Um ônibus chega à Avenida Salgado Filho, principal terminal de coletivos que se dirigem ao Centro vindos da zona sul de Porto Alegre. Algumas pessoas esperam na parada. Um vendedor de balas se aproxima. Identifica-se como morador de Eldorado do Sul. A casa de Abiel dos Santos ainda está embaixo d’água. Sua família está desabrigada, mas ele precisa recomeçar. Diz que não aceita doações, insiste que o comprador leve a bala. O ônibus que chegou há pouco agora parte, quase vazio.
A maioria das lojas permanecem fechadas. As onipresentes farmácias de múltiplas redes são aquelas que, em geral, mais tentam retomar as atividades. Algum outro comércio, de forma tímida, também tenta. Quanto mais afastado do Guaíba, maiores as possibilidades.
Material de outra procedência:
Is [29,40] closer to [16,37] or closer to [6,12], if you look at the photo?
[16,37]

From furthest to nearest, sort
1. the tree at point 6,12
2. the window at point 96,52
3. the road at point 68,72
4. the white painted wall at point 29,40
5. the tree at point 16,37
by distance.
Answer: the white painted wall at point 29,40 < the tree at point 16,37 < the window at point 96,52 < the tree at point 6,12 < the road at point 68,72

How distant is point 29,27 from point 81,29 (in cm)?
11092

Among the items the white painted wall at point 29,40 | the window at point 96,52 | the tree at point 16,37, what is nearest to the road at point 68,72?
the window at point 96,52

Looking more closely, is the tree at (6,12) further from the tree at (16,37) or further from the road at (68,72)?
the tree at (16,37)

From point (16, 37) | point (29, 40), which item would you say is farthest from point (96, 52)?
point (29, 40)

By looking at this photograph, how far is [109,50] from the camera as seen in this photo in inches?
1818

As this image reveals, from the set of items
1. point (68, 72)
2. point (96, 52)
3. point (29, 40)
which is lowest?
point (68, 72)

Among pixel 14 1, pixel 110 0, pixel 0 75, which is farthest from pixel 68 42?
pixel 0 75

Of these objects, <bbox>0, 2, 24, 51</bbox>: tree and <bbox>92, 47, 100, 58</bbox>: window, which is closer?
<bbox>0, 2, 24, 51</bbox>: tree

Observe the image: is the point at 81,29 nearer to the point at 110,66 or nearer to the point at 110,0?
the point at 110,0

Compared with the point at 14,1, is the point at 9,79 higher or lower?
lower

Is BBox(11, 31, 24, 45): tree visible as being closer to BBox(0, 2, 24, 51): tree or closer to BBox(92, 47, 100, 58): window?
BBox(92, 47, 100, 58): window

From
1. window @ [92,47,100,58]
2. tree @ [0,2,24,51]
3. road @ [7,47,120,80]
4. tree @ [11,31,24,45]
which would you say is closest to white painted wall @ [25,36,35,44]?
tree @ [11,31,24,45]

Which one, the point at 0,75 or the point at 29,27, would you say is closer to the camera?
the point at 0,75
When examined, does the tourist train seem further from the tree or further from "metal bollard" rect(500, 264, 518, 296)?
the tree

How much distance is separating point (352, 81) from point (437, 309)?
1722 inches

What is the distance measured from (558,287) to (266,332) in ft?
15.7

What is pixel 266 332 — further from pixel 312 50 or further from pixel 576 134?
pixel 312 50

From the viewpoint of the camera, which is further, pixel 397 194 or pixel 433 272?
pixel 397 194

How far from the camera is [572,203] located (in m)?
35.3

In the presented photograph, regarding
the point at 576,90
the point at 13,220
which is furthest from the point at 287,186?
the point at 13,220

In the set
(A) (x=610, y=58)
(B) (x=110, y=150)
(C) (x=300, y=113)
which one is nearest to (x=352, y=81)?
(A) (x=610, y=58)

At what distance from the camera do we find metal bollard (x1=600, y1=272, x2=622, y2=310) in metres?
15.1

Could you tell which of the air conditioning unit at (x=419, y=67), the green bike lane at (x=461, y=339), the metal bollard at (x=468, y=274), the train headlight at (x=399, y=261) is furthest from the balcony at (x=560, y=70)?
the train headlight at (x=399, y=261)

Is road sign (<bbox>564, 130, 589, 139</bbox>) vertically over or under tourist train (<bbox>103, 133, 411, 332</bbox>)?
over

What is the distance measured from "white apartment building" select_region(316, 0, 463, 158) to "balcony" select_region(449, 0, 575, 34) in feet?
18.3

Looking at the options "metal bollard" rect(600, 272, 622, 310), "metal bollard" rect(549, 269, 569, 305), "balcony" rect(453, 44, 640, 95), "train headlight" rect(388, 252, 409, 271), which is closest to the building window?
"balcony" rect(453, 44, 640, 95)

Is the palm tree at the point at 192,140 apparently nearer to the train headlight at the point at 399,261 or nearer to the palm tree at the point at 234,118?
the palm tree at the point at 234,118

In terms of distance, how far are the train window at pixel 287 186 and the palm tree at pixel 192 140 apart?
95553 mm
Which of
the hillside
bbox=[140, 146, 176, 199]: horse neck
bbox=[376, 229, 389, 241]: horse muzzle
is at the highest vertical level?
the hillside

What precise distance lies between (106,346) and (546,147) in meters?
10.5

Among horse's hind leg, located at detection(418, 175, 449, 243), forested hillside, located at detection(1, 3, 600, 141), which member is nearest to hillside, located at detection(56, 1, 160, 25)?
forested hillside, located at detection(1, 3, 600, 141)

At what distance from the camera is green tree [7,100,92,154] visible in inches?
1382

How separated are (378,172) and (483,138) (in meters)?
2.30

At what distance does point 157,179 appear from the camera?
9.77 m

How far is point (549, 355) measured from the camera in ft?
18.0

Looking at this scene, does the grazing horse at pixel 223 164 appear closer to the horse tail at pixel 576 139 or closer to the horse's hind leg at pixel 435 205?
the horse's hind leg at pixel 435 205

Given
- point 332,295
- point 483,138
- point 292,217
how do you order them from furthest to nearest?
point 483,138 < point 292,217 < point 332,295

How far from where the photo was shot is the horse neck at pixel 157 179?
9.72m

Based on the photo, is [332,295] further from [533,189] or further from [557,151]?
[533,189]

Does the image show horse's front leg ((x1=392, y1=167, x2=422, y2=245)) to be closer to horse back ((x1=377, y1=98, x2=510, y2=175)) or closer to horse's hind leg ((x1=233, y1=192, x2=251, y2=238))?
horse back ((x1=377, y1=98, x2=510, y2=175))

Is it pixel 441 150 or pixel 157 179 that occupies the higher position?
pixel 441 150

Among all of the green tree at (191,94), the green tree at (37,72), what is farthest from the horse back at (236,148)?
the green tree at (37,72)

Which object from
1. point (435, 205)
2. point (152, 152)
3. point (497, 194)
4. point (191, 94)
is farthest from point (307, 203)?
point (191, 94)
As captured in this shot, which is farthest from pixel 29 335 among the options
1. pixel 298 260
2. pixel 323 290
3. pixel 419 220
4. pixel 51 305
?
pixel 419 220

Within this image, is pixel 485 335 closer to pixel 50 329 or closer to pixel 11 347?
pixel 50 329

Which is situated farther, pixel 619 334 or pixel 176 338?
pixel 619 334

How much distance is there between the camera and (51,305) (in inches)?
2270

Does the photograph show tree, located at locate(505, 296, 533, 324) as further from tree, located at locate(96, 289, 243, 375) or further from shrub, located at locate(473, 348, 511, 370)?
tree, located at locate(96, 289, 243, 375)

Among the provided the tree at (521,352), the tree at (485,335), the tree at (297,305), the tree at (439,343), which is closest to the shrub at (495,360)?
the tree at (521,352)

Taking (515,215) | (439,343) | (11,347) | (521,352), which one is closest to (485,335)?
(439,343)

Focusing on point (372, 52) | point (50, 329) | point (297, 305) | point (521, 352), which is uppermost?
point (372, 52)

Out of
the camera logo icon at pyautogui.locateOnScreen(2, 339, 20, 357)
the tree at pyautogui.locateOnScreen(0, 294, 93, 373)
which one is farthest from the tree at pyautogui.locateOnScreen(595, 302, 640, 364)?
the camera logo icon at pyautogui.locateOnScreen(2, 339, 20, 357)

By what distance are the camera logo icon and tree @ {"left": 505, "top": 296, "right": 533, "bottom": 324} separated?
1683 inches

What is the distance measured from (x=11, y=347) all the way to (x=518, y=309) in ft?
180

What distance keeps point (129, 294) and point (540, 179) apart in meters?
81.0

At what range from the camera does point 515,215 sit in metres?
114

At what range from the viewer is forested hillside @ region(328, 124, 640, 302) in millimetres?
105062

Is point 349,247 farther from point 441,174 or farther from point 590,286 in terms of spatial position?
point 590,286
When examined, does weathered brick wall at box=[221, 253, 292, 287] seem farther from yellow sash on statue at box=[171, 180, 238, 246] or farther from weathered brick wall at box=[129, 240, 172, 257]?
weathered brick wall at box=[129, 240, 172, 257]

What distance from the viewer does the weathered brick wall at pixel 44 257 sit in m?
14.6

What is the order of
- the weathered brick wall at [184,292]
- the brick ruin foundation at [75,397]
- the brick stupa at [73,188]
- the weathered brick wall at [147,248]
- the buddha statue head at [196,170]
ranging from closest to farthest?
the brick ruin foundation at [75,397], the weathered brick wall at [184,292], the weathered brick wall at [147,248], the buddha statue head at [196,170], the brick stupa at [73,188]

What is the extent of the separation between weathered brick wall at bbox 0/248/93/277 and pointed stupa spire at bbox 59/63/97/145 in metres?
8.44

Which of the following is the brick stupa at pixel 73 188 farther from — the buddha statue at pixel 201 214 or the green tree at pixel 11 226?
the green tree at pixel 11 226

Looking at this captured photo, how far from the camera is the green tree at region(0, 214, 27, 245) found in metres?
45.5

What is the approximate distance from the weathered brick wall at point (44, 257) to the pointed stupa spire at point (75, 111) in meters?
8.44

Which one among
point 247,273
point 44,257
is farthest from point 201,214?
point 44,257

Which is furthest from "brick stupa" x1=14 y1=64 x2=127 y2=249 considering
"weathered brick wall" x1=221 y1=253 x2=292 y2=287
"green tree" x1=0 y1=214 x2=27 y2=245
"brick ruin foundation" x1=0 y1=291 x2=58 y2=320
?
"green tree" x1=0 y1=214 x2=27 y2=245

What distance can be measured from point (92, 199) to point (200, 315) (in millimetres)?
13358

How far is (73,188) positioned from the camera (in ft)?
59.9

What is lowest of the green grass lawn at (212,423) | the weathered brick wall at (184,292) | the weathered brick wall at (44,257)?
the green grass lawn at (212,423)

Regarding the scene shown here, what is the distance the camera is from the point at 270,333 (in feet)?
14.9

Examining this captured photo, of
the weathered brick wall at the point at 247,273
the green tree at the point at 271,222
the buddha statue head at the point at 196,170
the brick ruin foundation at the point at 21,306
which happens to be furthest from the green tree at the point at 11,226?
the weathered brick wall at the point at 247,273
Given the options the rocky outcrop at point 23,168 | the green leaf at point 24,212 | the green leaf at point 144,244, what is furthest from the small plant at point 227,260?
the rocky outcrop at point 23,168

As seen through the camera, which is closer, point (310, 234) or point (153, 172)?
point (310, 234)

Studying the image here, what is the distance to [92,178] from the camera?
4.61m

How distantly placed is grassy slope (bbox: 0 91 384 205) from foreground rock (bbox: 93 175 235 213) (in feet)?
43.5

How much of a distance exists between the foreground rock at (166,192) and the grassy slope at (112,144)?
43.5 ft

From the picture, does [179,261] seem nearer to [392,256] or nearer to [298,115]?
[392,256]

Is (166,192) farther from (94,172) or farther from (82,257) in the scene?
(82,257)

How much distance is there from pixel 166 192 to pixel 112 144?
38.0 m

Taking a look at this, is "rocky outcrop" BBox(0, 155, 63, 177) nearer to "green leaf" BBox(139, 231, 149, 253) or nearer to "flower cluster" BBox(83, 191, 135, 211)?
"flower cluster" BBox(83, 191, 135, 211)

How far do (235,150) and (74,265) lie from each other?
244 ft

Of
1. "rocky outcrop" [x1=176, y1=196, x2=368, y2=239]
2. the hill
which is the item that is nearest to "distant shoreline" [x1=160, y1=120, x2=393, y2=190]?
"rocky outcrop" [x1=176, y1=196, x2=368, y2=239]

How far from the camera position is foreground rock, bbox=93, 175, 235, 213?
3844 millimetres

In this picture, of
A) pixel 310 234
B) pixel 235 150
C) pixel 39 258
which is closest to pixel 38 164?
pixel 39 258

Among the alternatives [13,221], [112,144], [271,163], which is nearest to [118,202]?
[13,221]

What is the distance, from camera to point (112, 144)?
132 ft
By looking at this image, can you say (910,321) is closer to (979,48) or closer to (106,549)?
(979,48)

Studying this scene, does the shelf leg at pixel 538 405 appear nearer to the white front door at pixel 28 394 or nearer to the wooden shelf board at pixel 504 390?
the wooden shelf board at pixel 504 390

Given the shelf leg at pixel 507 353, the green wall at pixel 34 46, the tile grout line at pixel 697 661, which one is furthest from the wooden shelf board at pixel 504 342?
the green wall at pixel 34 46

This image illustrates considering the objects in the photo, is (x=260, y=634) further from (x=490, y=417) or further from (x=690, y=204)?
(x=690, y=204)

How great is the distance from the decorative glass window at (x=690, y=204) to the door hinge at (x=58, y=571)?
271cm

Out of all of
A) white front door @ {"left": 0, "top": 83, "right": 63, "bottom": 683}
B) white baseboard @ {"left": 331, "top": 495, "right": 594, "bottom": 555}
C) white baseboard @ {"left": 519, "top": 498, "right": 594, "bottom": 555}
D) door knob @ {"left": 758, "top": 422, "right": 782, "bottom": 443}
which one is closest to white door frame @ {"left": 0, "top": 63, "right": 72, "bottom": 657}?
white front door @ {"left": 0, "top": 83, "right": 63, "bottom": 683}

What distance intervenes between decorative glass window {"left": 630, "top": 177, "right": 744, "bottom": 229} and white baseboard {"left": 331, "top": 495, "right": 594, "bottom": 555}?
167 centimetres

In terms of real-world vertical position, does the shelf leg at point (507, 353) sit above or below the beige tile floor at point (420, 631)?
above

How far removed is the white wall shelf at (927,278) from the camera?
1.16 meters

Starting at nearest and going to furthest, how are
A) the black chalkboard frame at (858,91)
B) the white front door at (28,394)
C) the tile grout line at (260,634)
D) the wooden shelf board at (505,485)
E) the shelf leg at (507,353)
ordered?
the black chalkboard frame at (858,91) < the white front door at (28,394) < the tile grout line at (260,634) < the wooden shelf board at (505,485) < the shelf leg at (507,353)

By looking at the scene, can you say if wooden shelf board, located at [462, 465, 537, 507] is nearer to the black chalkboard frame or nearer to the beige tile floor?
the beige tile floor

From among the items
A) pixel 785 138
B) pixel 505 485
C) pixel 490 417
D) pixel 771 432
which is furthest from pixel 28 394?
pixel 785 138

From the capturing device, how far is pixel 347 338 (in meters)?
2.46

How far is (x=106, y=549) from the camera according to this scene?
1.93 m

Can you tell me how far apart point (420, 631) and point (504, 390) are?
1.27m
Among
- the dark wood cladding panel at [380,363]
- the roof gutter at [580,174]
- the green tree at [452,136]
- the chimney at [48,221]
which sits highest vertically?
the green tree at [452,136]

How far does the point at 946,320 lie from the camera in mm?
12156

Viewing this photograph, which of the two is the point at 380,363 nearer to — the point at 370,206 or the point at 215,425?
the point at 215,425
É possível ver nas paredes do Mercado Público que a água está baixando, mesmo com o repique do Guaíba. Ainda assim, diversas ruas do Centro ainda se parecem com antigos canais. Parte da Casa de Cultura Mario Quinta segue embaixo d’água, como a Praça da Alfândega, a Prefeitura e tantos outros espaços simbólicos da Capital.
Na esquina da Salgado Filho com a Borges de Medeiros, Anísio Silva de Pinho vende frutas e verduras. Pouca gente está comprando, mas ele não pode esperar a água baixar. Pergunta se a equipe do Sul21 é da imprensa. Tem uma reclamação a fazer: não há banheiros disponíveis para quem voltou ao Centro. Os que ele costumava usar, estão sem água. Quem tem água, “botou ele para correr”. “A Prefeitura deveria colocar banheiros químicos”, diz. Na falta dessa estrutura, as pessoas estão utilizando a rua, reclama. Além da água, o mau cheiro se espalha pelo Centro.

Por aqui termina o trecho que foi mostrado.